Intervention de Christiane Féral-Schuhl

Réunion du 26 mars 2015 à 11h00
Commission de réflexion sur le droit et les libertés à l’âge du numérique

Christiane Féral-Schuhl, coprésidente :

Des interrogations qui se sont exprimées il ressort nettement que nos deux commissions cherchent un point d'équilibre entre sécurité et libertés individuelles. Deux directions s'offrent à nous : adapter le droit à l'évolution numérique et élaborer des droits « natifs » concomitants au développement de l'univers digital.

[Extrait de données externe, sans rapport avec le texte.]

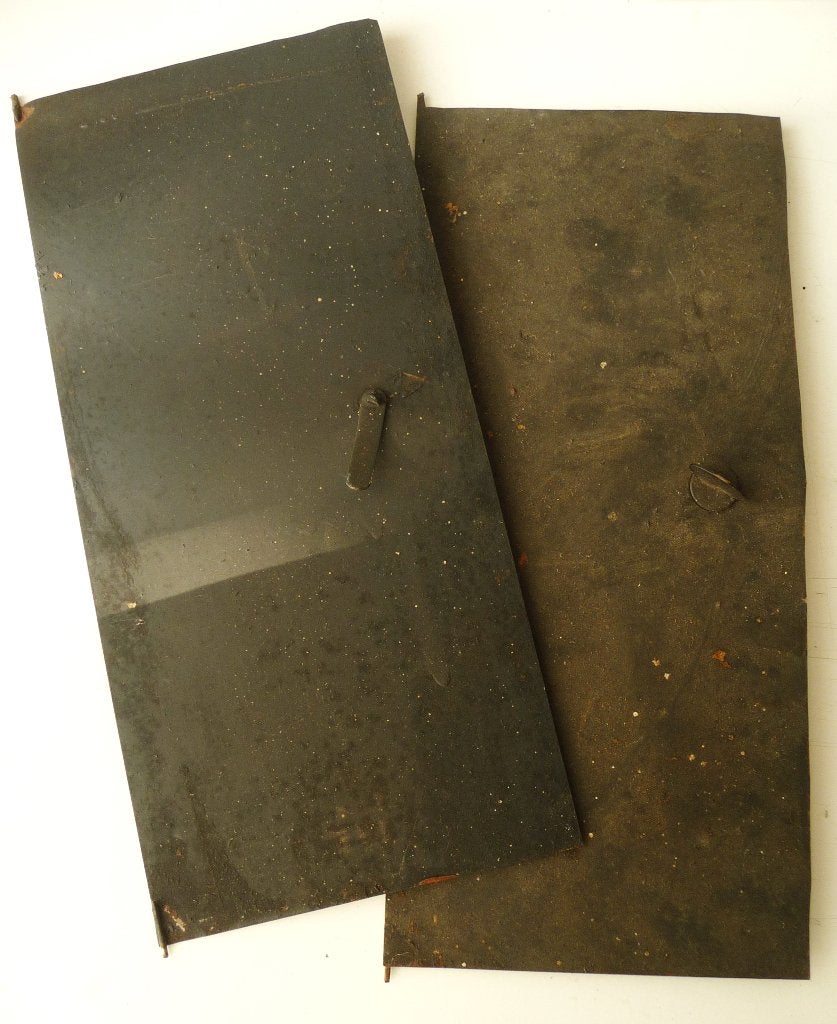 2 antieke deuren van een vroeg comtoise, Antiek en Kunst, Ophalen of Verzenden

Trois parties sont concernées : le citoyen, l'État et les « grands acteurs », ces plateformes au rôle fondamental et que l'on voit intervenir. Ainsi, après que, dans son arrêt du 13 mai 2014, la Cour de justice de l'Union européenne eut imposé à Google Spain d'occulter à la demande les données à caractère personnel, Google a créé un comité chargé de se prononcer sur le bien-fondé des futures demandes d'effacement qui lui seraient faites. Le contrôle du processus par l'autorité judiciaire, garantie essentielle pour les citoyens, doit demeurer omniprésent, mais les principaux intéressés ont très souvent la tentation de s'en affranchir.

Faut-il envisager un statut dissocié pour les différents « grands acteurs » de l'univers numérique ? Par la loi pour la confiance dans l'économie numérique, le législateur français avait établi en 2004 la responsabilité de l'éditeur, considéré que l'hébergeur n'a pas de responsabilité sauf à ce qu'on lui notifie un contenu, et posé le principe de l'irresponsabilité du fournisseur d'accès. Nous nous demandons à présent s'il ne faudrait pas établir que la responsabilité des fournisseurs d'accès est engagée en fonction du service donné. Une jurisprudence mouvante les considère tantôt comme des fournisseurs de contenus, tantôt comme des hébergeurs ; cette fluctuation signale en soi que le découpage voulu par le législateur n'est plus adéquat. Des échanges à ce sujet entre nos deux commissions seraient intéressants.

Pour sa part, le citoyen, soit par négligence soit que ses codes aient été piratés, ne maîtrise pas toujours son environnement numérique et subit de ce fait un préjudice considérable. Faut-il alors considérer que le consommateur du XXIe siècle a des droits acquis du seul fait qu'il accède à l'internet et créer le droit à « l'autodétermination informationnelle » que nous avons retrouvé dans votre projet de déclaration ? Cela ne suffira pas, puisque les citoyens ne sont pas toujours conscients de l'importance de leurs données personnelles – conserver la maîtrise de ses données de santé, par exemple, est capital – et de leur valeur : plusieurs études ont montré qu'ils sont prêts à les céder pour un montant symbolique. Le volet légal doit donc être assorti d'un indispensable travail pédagogique. Outre cela, les systèmes informatiques régissant les réseaux sociaux devraient être conçus pour respecter la vie privée (privacy by design) ou paramétrés par défaut pour respecter la vie privée (privacy by default).

Quant à l'État, il se doit d'en revenir aux bases des libertés individuelles, même si les choses sont compliquées par les menaces terroristes.

J'observe pour finir que la notion de « vie privée », si elle apparaît dans les textes internationaux, n'est pas définie légalement à l'ère du numérique. Ainsi, la question de savoir si l'identité numérique doit être rattachée à la personne n'est pas éclaircie. Nous serons heureux de poursuivre avec vous la réflexion sur ces sujets.